**DIRECTIVE A**
Extract the passage of the Stolen Jars interview below from "The avant-pop duo" up to and including "rainy day indoors.", copying it word for word.

**SELECTED EXTRACT**

The avant-pop duo has created the perfect rainy day soundtrack, just in time for fall.
Stolen Jars make complex and delicate pop songs that stem from the interaction between Cody Fitzgerald and Molly Grund's earnest voices with the distinctive acoustics and rhythms that back them. The songs on their new album, Kept, sound inviting and organic, weaving together like a nest that the listener can find a home in; the intricate guitar chords acting as twigs and texture. You can imagine their vinyl record nestled on a shelf among albums by artists like Lucky Dragons, Dirty Projectors and Benoit Pioulard from the way they experiment with everything from melody to structure and instrumentation. It's the perfect soundtrack for a rainy day indoors.
Hometown: Montclair, NJ
Current City: New York, NY
How did the two of you initially meet? How and when did you expand the live band?
Molly Grund: Well, Cody and I both went to the same high school, but we actually didn’t meet one another until the first Stolen Jars practice I think. He had been working on the first album and basically had it finished when he decided to translate it into a live act, and asked Elena, me and two of our other friends Sam and Jonah to be a part of it.
Cody Fitzgerald: Yeah I actually saw Molly sing at a funny acapella show before I met her and thought she had a crazy good voice, so I knew I wanted her voice to be a part of my music eventually. As for the live band, when I recorded the first album the song’s I wrote had 50 to 100 tracks each so it was inevitable that we would need more people to play them live. Over the course of a bunch of years and with the help of quite a few people we figured out how to translate these songs for a live setting and make them ultra energetic. Our current band members Matt, Connor, Tristan, and Elena make the music completely their own and are (I know this is classic to say but it is true) some of the best people I've ever met.
How did you arrive on a name for the band?

**DIRECTIVE B**
Pick out every line in the rows below that contains the word "head".

**RECORDS TO USE**
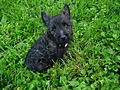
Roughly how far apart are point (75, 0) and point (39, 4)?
34.6 inches

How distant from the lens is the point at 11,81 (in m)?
6.28

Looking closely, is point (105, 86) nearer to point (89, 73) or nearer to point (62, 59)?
point (89, 73)

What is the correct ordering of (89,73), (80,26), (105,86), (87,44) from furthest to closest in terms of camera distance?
(80,26) → (87,44) → (89,73) → (105,86)

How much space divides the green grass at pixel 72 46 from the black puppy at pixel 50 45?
0.15 metres

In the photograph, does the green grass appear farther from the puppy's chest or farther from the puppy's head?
the puppy's head

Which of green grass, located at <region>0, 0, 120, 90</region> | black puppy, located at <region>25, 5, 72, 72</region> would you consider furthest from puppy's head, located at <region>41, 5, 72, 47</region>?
green grass, located at <region>0, 0, 120, 90</region>

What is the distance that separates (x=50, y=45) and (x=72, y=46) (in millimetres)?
675

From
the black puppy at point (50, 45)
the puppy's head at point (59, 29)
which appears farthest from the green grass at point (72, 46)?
the puppy's head at point (59, 29)

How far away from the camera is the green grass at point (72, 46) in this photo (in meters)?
6.04

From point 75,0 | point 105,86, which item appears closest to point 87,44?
point 105,86

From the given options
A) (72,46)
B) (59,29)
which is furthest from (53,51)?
(72,46)

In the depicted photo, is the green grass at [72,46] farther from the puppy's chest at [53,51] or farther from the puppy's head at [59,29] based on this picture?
the puppy's head at [59,29]

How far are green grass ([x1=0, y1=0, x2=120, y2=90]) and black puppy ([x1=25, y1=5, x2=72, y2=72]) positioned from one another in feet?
0.48

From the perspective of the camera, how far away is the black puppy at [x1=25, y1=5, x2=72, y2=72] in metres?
6.18
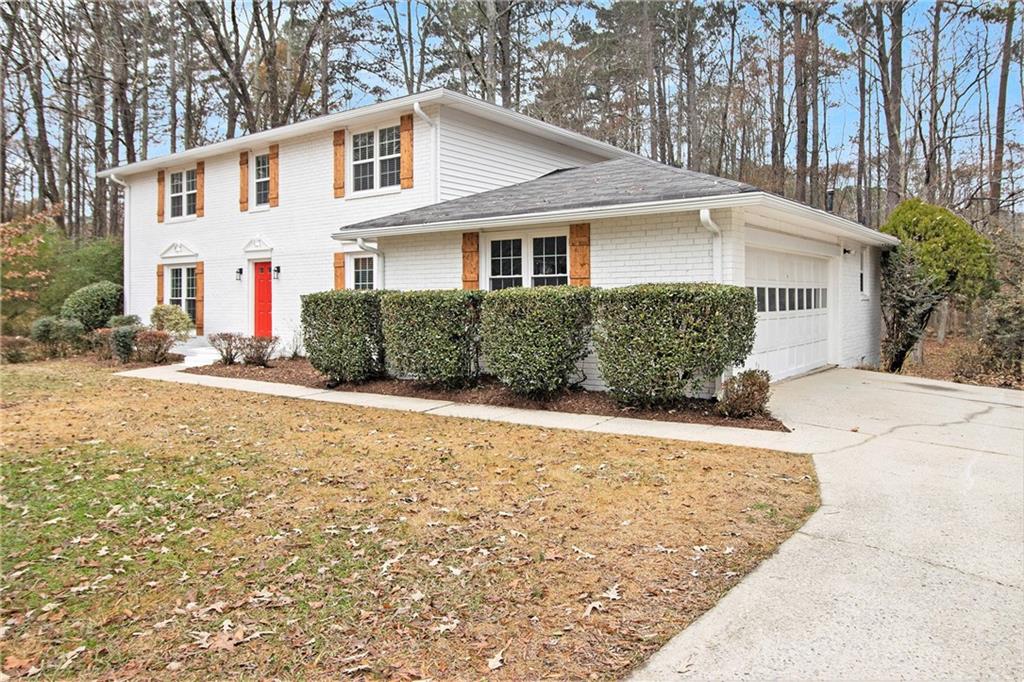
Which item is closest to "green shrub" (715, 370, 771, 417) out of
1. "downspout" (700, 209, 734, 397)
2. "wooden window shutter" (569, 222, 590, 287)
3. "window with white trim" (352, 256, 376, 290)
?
"downspout" (700, 209, 734, 397)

**OUTPUT A**
The avant-pop duo has created the perfect rainy day soundtrack, just in time for fall.
Stolen Jars make complex and delicate pop songs that stem from the interaction between Cody Fitzgerald and Molly Grund's earnest voices with the distinctive acoustics and rhythms that back them. The songs on their new album, Kept, sound inviting and organic, weaving together like a nest that the listener can find a home in; the intricate guitar chords acting as twigs and texture. You can imagine their vinyl record nestled on a shelf among albums by artists like Lucky Dragons, Dirty Projectors and Benoit Pioulard from the way they experiment with everything from melody to structure and instrumentation. It's the perfect soundtrack for a rainy day indoors.

**OUTPUT B**
In the photograph, does the green grass appear farther from the puppy's chest or farther from the puppy's head?
the puppy's head
Which of green grass, located at <region>0, 0, 120, 90</region> | black puppy, located at <region>25, 5, 72, 72</region> would you consider furthest from puppy's head, located at <region>41, 5, 72, 47</region>?
the puppy's head at point (59, 29)
the puppy's head at point (59, 29)
In the depicted photo, is the green grass at [72,46] farther from the puppy's chest at [53,51] or farther from the puppy's head at [59,29] based on this picture?
the puppy's head at [59,29]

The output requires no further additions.